As this week brings news of our local unemployment rate just beginning to taper downward, local businesses are peering out from their frozen dens for the first signs of Spring. That’s of little solace to thousands of our families still losing their homes and jobs, but it does raise a crucial question as we try to get people back to work: how can we best communicate to businesses that they should make San José the place to grow?
Although the media typically focuses on the flight of jobs and companies from California, a 2007 study from Public Policy Institute of California found that far greater employment shifts occur within California, from businesses moving from one county to another—usually adjacent—California county. Yet an even larger impact on local jobs comes from a corporate boardroom’s decision about where and whether they will expand, rather than whether or where they will relocate. The authors, economists Jed Kolko and David Neumark, conclude that real estate costs appear to drive many of those decisions. Naturally, the regulatory costs that cities impose on a company’s real estate decisions also play a key role.
This week, Mayor Chuck Reed and Councilmembers Rose Herrera, Nancy Pyle, and I will lay out a multi-pronged business incentive plan. We don’t pretend that this will provide the panacea for our anemic job growth, or that any one of these proposals will itself magically alter the trajectory of a San José business. Rather, we aim to improve the perception about doing business in San José, and to encourage business decision-makers to take advantage of the City’s willingness to help them hire and grow here. These proposals include:
• Waiving business license fees on any new small business employing up to 8 employees, to help the many residents—particularly in our immigrant communities—who often start small businesses during periods of high unemployment;
• Reimbursing companies for city fees on tenant improvements or new development, by rebating the additional tax revenues created by the development activity over several years;
• Creating a fund to pay for expedited permitting where we need to move nimbly to secure a company’s expansion, tenant improvements, or move into a vacant building;
• Waiving fees for employee parking in public garages for two years for any company choosing to enter or renew a lease in a downtown office or retail space;
• Deferring the payment of some City impact fees on development—relating to transportation, sewer, or other infrastructure improvements—where those improvements will phase in over time; and
• Working with local business organizations to effectively spread the word about these incentives, and other programs, such as Enterprise Zone tax credits, that will make San José the place to hire and grow business.
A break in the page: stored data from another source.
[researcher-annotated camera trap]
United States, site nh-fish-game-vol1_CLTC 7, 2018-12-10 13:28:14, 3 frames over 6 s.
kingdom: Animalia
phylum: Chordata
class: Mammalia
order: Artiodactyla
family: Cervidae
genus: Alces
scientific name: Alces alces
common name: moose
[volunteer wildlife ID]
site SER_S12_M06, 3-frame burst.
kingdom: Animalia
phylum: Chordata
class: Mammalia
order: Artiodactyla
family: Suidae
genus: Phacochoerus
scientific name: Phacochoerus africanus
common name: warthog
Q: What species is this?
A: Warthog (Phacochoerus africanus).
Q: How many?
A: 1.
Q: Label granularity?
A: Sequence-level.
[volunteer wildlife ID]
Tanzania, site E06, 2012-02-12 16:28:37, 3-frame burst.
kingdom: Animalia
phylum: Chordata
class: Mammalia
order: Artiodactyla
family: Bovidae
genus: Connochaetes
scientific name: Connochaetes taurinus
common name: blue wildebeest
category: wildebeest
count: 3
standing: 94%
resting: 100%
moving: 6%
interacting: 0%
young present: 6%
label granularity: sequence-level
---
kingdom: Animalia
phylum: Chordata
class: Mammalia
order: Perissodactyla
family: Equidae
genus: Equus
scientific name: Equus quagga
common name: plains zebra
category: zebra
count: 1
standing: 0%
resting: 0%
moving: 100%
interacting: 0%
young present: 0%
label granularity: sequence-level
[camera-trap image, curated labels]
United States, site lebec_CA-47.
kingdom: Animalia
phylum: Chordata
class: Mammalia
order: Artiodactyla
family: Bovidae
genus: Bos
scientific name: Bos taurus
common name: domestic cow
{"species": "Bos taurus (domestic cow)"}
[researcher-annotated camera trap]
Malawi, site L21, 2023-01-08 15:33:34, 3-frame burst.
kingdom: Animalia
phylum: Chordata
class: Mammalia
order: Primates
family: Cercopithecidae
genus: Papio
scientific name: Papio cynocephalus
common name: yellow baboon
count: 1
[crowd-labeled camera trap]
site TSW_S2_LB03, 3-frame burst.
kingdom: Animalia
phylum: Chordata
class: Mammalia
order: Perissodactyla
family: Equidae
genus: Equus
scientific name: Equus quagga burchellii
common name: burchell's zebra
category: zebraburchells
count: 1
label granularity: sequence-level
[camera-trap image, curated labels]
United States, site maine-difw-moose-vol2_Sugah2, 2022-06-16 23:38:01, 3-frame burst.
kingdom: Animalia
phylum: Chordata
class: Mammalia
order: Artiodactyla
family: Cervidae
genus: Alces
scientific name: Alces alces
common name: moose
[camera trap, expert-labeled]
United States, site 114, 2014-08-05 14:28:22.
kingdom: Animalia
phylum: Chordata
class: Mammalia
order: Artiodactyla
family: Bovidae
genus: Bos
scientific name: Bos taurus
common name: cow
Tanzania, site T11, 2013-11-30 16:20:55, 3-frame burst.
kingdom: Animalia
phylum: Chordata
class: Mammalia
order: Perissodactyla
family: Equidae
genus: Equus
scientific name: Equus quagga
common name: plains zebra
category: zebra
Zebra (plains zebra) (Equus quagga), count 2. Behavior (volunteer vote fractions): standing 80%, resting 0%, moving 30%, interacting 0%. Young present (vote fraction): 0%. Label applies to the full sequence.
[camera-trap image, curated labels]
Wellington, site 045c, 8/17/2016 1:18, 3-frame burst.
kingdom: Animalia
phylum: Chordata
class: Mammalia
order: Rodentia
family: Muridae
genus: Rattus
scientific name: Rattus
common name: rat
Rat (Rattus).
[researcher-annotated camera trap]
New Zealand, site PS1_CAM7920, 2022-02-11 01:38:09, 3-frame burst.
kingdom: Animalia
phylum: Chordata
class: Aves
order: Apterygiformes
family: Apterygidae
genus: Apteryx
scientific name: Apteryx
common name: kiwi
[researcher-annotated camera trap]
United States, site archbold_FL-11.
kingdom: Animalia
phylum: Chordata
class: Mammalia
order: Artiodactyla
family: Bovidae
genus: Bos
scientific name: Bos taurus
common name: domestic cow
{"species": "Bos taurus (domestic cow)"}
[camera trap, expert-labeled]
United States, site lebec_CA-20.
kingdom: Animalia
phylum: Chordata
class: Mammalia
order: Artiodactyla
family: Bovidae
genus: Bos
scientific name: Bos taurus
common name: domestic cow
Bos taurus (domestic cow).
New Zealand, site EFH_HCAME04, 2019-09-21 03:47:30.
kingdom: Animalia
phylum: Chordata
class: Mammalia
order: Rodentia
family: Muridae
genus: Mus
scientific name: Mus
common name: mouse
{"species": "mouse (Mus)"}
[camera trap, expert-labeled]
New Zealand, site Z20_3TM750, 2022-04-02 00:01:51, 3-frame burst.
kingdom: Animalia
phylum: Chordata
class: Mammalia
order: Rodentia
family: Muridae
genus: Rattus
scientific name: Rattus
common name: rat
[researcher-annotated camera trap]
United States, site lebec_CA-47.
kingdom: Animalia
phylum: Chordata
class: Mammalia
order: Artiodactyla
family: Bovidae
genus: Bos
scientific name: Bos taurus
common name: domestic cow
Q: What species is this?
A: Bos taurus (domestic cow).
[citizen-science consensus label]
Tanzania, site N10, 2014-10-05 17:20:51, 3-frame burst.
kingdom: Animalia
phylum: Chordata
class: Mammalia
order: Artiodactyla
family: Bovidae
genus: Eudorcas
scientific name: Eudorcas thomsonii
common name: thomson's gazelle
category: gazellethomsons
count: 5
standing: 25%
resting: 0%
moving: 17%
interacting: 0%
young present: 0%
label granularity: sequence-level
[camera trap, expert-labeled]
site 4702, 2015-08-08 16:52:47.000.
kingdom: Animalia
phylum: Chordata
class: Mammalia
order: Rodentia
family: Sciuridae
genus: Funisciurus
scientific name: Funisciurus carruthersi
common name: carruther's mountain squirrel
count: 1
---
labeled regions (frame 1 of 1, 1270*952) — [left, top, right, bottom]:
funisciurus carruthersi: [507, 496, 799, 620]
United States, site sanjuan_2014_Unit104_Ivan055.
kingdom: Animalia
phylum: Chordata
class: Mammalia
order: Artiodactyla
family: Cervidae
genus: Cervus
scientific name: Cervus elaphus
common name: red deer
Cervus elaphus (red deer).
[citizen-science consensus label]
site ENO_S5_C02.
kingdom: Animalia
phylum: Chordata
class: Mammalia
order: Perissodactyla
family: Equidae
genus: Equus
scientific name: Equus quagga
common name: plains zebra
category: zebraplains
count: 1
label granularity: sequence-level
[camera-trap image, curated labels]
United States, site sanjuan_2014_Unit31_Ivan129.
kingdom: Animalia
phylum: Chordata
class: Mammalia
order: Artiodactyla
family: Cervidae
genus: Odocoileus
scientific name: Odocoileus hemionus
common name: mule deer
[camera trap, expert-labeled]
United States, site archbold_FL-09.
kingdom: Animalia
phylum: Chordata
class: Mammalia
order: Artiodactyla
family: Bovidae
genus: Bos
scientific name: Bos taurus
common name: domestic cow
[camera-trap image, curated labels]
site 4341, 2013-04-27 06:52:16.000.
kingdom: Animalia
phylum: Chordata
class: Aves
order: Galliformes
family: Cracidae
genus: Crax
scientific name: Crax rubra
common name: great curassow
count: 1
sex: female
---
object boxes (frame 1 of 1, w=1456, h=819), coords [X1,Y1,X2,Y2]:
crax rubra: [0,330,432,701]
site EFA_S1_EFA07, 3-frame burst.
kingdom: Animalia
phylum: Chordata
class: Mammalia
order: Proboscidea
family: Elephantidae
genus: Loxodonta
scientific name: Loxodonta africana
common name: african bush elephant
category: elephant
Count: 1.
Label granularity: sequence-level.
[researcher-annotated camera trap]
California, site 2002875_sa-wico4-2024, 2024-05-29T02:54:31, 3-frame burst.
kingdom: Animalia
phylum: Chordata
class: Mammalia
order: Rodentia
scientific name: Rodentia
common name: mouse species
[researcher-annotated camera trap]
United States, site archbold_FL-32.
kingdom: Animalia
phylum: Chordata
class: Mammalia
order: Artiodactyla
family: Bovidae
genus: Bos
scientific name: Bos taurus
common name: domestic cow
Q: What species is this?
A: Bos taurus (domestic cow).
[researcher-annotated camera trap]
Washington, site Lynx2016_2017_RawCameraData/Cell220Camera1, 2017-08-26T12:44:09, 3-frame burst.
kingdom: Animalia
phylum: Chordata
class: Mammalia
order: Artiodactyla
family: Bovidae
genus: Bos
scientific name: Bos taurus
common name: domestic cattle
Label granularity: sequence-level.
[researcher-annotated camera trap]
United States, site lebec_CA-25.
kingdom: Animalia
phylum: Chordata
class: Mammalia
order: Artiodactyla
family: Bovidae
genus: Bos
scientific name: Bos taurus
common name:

Two principles animate these proposals. First, we need to take calculated risks to become a locus of job creation. Doing nothing, of course, poses far greater risks, by condemning us to our current economic anemia. Second, with a $100 million deficit, the City cannot use current dollars as an incentive for business activity. As our Office of Economic Development has explored, however, we can commit future tax revenues generated by that new business activity.
These ideas, and others that might be generated by the community, local businesses, and our colleagues, can work effectively if packaged together to sell San José to the rest of the world—but only if we act with the urgency that our struggling families deserve.
Sam Liccardo represents District 3 on the San Jose City Council.